The Bank of England, meanwhile, held interest rates steady at 4.5 per cent last week, with the Monetary Policy Committee voting 8-1 in favour of no change. Despite three rate cuts since the peak of 5.25 per cent last year, borrowing costs remain significantly higher than the levels seen over the past decade and a half — incentivising saving over spending.

Retail sales rose 1.7 per cent in January, according to the ONS, but business sentiment has started to falter. Separate indicators, including the Purchasing Managers’ Index, have shown weakening confidence among employers and a slowdown in hiring intentions — partially attributed to Chancellor Rachel Reeves’s £25 billion increase in national insurance contributions for employers.

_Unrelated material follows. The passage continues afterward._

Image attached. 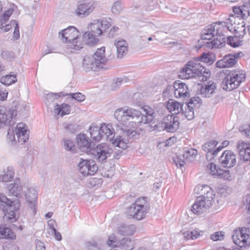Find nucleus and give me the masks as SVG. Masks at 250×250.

Further pressure on consumer sentiment may come from wider geopolitical developments. The Bank of England this week warned that renewed tariff threats and protectionist signals from US President Donald Trump had “intensified” global uncertainty, heightening market volatility and posing risks to UK growth.

With Reeves expected to announce additional public spending cuts in Wednesday’s Spring Statement to shore up fiscal headroom, the coming months may test the resilience of both household confidence and broader economic recovery.